■ **Consigne**:
Dites si chacune des affirmations suivantes concorde avec le texte sur Jeff Galloway. Répondez par oui ou par non et citez mot pour mot le passage qui tranche.
(a) Jeff Galloway a gagné le Marathon d'Honolulu en 1974.
(b) Le Magic Mile prédit le potentiel d'un coureur à partir de son temps sur 5 km.
(c) Le cerveau conscient se trouve dans le lobe frontal.

Je viens de terminer la lecture du livre suivant :
que vous pouvez acheter ici … si vous en avez toujours envie après mon article. 🙂 A ma connaissance, il n’en existe pas de traduction française.
Jeff Galloway est un gourou de l’entrainement aux États-Unis. Il fut membre de l’équipe olympique américaine du 10.000 m aux Jeux Olympiques de Munich en 1972. Il détient un record personnel au 10km en 28mn29s et a remporté le Marathon d’Honolulu en 1974. Loin d’être un guignol… Après sa carrière sportive, il est devenu propriétaire de magasins de sport et coach sportif. Il possède maintenant une entreprise qui vend conseils, plans et séjours d’entrainements, équipements électroniques, produits diététiques… Il est même organisateur d’un semi-marathon. Une petite entreprise qui a l’air de bien tourner et dont vous trouverez les détails sur son site Web.
Jeff Galloway est plus particulièrement connu pour :
- le Magic Mile, qui permettrait de prévoir mathématiquement votre potentiel du 5 km au marathon à partir de votre temps sur une distance de 1 mile (1,60934 km, soit 4 tours de piste d’athlétisme);
- la méthode Run-Walk-Run (Courir-Marcher-Courir) qui consiste à intégrer dans la course des périodes de marche, ce qui assurerait au final de meilleures performances en limitant le stress de la course.
Jeff Galloway a écrit de nombreux livres sur le running. Je suis tombé par hasard sur son ouvrage dédié (en principe) à la préparation mentale et, comme le sujet m’intéressait, je me suis plongé dedans.
Je vais être franc : je n’ai pas du tout aimé son livre. Visiblement l’auteur n’avait pas ni suffisamment de matière pour en faire un livre complet, ni les compétences pour expliquer scientifiquement les concepts qu’il présente. Du coup, il délaye son propos en répétant les mêmes choses sans cesse, part dans tous les sens (il parle même de diététique) et en profite surtout pour faire la publicité de ses autres livres. En un mot : un livre bor-dé-lique. Mais j’y ai tout de même trouvé quelques informations intéressantes.
Cerveau réflexe et cerveau conscient
Toute l’argumentation du livre est basée sur les interactions entre 2 parties du cerveau humain :
- Le cerveau réflexe (inconscient, reptilien) : c’est la partie ancienne, animale de notre cerveau. L’auteur l’appelle « le singe ». Ce cerveau est le fruit de millions d’années de développement et contrôle la plupart des activités qui nous maintiennent en vie : la respiration, la circulation sanguine… Il commande aussi la sécrétion d’hormones pour équilibrer en permanence le fonctionnement de notre corps;
- Le cerveau conscient : il est situé dans notre lobe frontal, est plus récent dans l’évolution et spécifiquement humain. Il est chargé de résoudre les problèmes plus complexes, de planifier, d’anticiper l’avenir, de définir des stratégies.

■ **Extrait des données**:

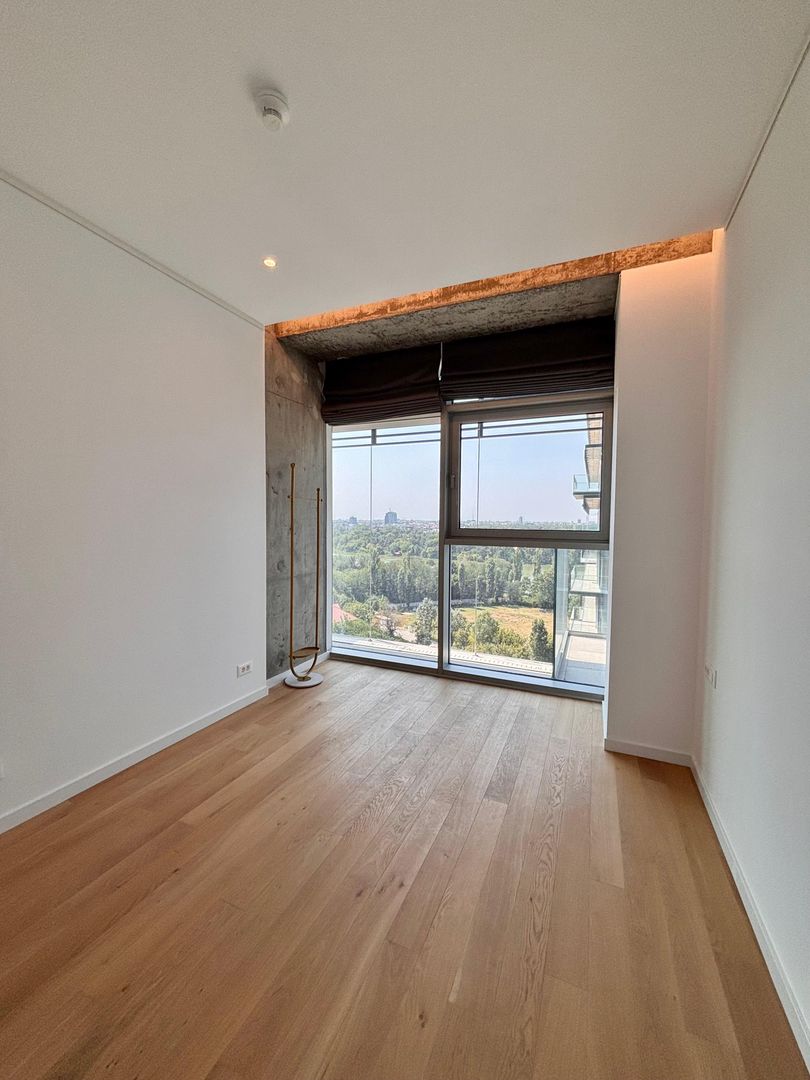 Apartament 4 camere de închiriat | Floreasca | View la lac - 9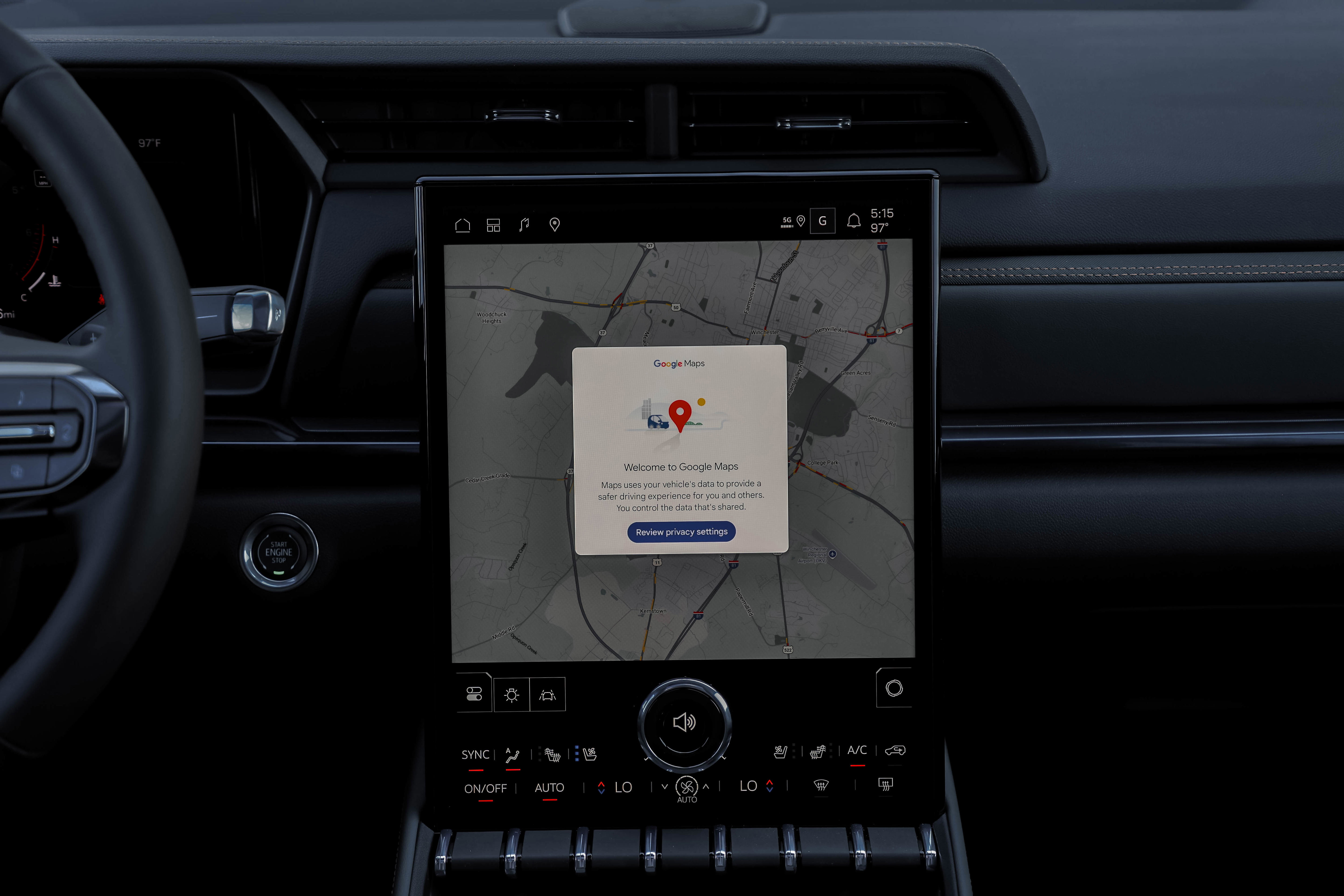 New 2026 GMC Terrain AT4 w/ Convenience Package III image 34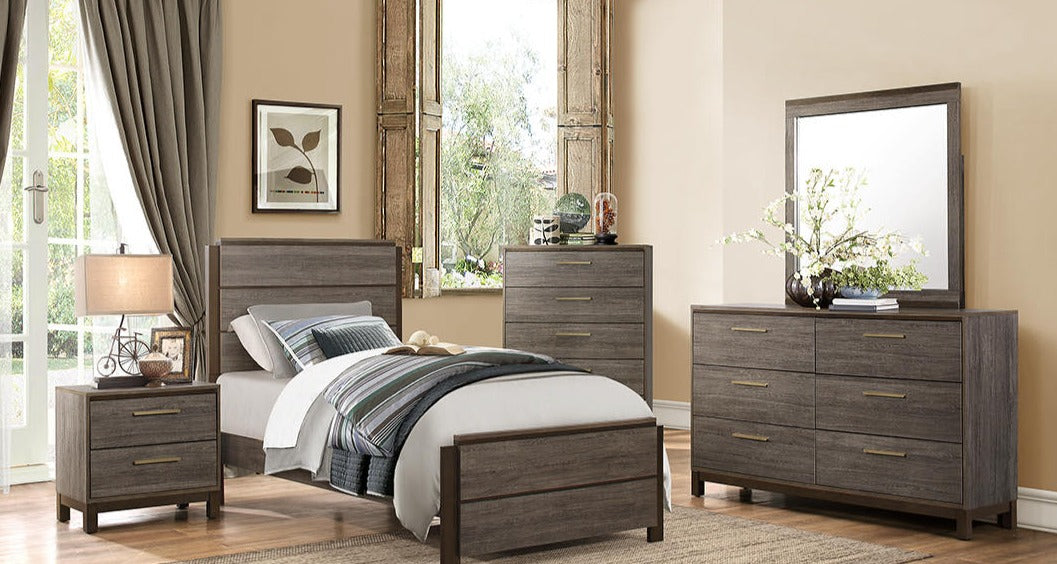 Bedroom Set Deal BMZ2651936T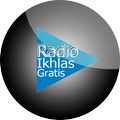 Radio Ikhlas Gratis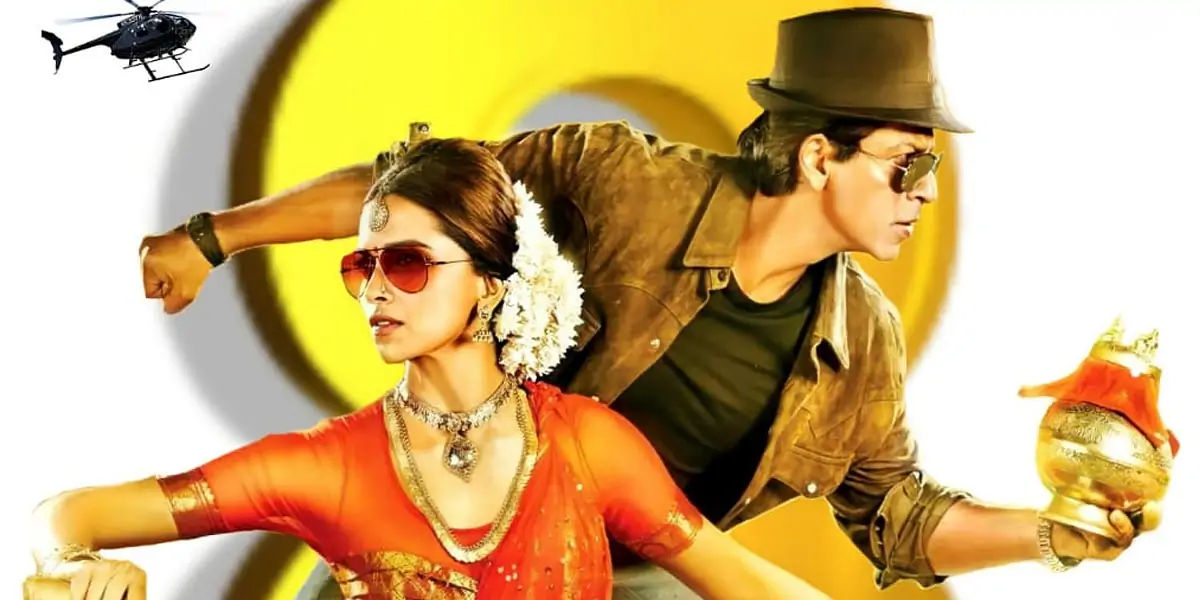  Chennai Express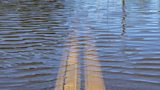 North West Flooding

■ **Corrigé**:
(a) Oui : « a remporté le Marathon d’Honolulu en 1974 ».
(b) Non : « à partir de votre temps sur une distance de 1 mile ».
(c) Oui : « il est situé dans notre lobe frontal ».